== What you have to do ==
Write out the data below in full. Keep it exact.

== Material provided ==
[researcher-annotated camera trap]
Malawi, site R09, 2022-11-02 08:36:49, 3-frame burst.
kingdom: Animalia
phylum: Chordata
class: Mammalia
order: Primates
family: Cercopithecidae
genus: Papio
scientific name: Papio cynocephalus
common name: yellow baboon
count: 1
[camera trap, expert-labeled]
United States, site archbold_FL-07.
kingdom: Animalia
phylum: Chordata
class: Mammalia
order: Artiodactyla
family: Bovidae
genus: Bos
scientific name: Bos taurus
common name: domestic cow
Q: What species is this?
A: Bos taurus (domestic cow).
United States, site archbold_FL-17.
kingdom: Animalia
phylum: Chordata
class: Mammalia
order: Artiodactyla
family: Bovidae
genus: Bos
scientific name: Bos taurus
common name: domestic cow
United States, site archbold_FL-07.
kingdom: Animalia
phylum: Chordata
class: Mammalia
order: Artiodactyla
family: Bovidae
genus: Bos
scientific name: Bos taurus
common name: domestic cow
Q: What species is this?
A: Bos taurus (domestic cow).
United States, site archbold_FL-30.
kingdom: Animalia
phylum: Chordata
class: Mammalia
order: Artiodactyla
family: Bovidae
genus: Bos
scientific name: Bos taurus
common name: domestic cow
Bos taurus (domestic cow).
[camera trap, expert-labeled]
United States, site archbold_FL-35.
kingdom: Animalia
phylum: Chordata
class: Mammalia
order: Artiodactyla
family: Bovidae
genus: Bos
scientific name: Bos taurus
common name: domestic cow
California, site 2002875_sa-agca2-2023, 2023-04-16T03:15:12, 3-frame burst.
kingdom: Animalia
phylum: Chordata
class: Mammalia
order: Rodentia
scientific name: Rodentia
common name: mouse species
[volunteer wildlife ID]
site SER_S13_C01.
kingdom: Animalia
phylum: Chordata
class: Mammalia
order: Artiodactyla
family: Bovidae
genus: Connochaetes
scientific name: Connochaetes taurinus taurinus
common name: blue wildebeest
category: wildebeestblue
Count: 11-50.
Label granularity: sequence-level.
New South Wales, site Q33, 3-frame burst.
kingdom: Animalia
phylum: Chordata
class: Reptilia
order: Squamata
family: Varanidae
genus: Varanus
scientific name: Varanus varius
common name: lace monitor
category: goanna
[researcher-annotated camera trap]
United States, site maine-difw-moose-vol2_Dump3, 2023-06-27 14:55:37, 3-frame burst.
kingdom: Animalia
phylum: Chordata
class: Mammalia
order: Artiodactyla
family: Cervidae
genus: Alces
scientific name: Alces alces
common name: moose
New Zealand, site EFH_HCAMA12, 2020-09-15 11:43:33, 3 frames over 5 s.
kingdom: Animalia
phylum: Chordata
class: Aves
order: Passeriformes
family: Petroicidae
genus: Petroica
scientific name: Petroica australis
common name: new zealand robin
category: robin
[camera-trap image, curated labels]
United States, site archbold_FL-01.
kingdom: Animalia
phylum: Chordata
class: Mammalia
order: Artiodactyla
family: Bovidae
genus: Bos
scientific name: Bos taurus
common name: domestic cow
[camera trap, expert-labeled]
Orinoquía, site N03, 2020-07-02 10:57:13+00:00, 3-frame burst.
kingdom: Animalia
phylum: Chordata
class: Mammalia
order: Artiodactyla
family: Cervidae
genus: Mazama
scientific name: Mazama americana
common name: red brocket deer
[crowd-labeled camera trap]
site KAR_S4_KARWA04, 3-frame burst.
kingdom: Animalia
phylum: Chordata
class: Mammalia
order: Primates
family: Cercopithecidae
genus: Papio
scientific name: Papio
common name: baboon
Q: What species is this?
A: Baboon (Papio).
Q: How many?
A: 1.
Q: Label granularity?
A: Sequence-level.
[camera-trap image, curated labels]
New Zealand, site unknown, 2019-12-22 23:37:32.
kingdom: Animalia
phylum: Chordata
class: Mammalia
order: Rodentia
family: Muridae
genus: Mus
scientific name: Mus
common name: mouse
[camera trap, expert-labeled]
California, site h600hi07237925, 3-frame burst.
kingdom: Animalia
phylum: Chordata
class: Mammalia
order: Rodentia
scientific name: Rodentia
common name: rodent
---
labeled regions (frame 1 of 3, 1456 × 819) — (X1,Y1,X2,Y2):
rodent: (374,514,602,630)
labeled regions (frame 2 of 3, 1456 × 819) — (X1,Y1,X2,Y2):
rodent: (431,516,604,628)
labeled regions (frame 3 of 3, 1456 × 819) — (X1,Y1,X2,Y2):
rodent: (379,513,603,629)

== Task answer ==
[researcher-annotated camera trap]
Malawi, site R09, 2022-11-02 08:36:49, 3-frame burst.
kingdom: Animalia
phylum: Chordata
class: Mammalia
order: Primates
family: Cercopithecidae
genus: Papio
scientific name: Papio cynocephalus
common name: yellow baboon
count: 1
[camera trap, expert-labeled]
United States, site archbold_FL-07.
kingdom: Animalia
phylum: Chordata
class: Mammalia
order: Artiodactyla
family: Bovidae
genus: Bos
scientific name: Bos taurus
common name: domestic cow
Q: What species is this?
A: Bos taurus (domestic cow).
United States, site archbold_FL-17.
kingdom: Animalia
phylum: Chordata
class: Mammalia
order: Artiodactyla
family: Bovidae
genus: Bos
scientific name: Bos taurus
common name: domestic cow
United States, site archbold_FL-07.
kingdom: Animalia
phylum: Chordata
class: Mammalia
order: Artiodactyla
family: Bovidae
genus: Bos
scientific name: Bos taurus
common name: domestic cow
Q: What species is this?
A: Bos taurus (domestic cow).
United States, site archbold_FL-30.
kingdom: Animalia
phylum: Chordata
class: Mammalia
order: Artiodactyla
family: Bovidae
genus: Bos
scientific name: Bos taurus
common name: domestic cow
Bos taurus (domestic cow).
[camera trap, expert-labeled]
United States, site archbold_FL-35.
kingdom: Animalia
phylum: Chordata
class: Mammalia
order: Artiodactyla
family: Bovidae
genus: Bos
scientific name: Bos taurus
common name: domestic cow
California, site 2002875_sa-agca2-2023, 2023-04-16T03:15:12, 3-frame burst.
kingdom: Animalia
phylum: Chordata
class: Mammalia
order: Rodentia
scientific name: Rodentia
common name: mouse species
[volunteer wildlife ID]
site SER_S13_C01.
kingdom: Animalia
phylum: Chordata
class: Mammalia
order: Artiodactyla
family: Bovidae
genus: Connochaetes
scientific name: Connochaetes taurinus taurinus
common name: blue wildebeest
category: wildebeestblue
Count: 11-50.
Label granularity: sequence-level.
New South Wales, site Q33, 3-frame burst.
kingdom: Animalia
phylum: Chordata
class: Reptilia
order: Squamata
family: Varanidae
genus: Varanus
scientific name: Varanus varius
common name: lace monitor
category: goanna
[researcher-annotated camera trap]
United States, site maine-difw-moose-vol2_Dump3, 2023-06-27 14:55:37, 3-frame burst.
kingdom: Animalia
phylum: Chordata
class: Mammalia
order: Artiodactyla
family: Cervidae
genus: Alces
scientific name: Alces alces
common name: moose
New Zealand, site EFH_HCAMA12, 2020-09-15 11:43:33, 3 frames over 5 s.
kingdom: Animalia
phylum: Chordata
class: Aves
order: Passeriformes
family: Petroicidae
genus: Petroica
scientific name: Petroica australis
common name: new zealand robin
category: robin
[camera-trap image, curated labels]
United States, site archbold_FL-01.
kingdom: Animalia
phylum: Chordata
class: Mammalia
order: Artiodactyla
family: Bovidae
genus: Bos
scientific name: Bos taurus
common name: domestic cow
[camera trap, expert-labeled]
Orinoquía, site N03, 2020-07-02 10:57:13+00:00, 3-frame burst.
kingdom: Animalia
phylum: Chordata
class: Mammalia
order: Artiodactyla
family: Cervidae
genus: Mazama
scientific name: Mazama americana
common name: red brocket deer
[crowd-labeled camera trap]
site KAR_S4_KARWA04, 3-frame burst.
kingdom: Animalia
phylum: Chordata
class: Mammalia
order: Primates
family: Cercopithecidae
genus: Papio
scientific name: Papio
common name: baboon
Q: What species is this?
A: Baboon (Papio).
Q: How many?
A: 1.
Q: Label granularity?
A: Sequence-level.
[camera-trap image, curated labels]
New Zealand, site unknown, 2019-12-22 23:37:32.
kingdom: Animalia
phylum: Chordata
class: Mammalia
order: Rodentia
family: Muridae
genus: Mus
scientific name: Mus
common name: mouse
[camera trap, expert-labeled]
California, site h600hi07237925, 3-frame burst.
kingdom: Animalia
phylum: Chordata
class: Mammalia
order: Rodentia
scientific name: Rodentia
common name: rodent
---
labeled regions (frame 1 of 3, 1456 × 819) — (X1,Y1,X2,Y2):
rodent: (374,514,602,630)
labeled regions (frame 2 of 3, 1456 × 819) — (X1,Y1,X2,Y2):
rodent: (431,516,604,628)
labeled regions (frame 3 of 3, 1456 × 819) — (X1,Y1,X2,Y2):
rodent: (379,513,603,629)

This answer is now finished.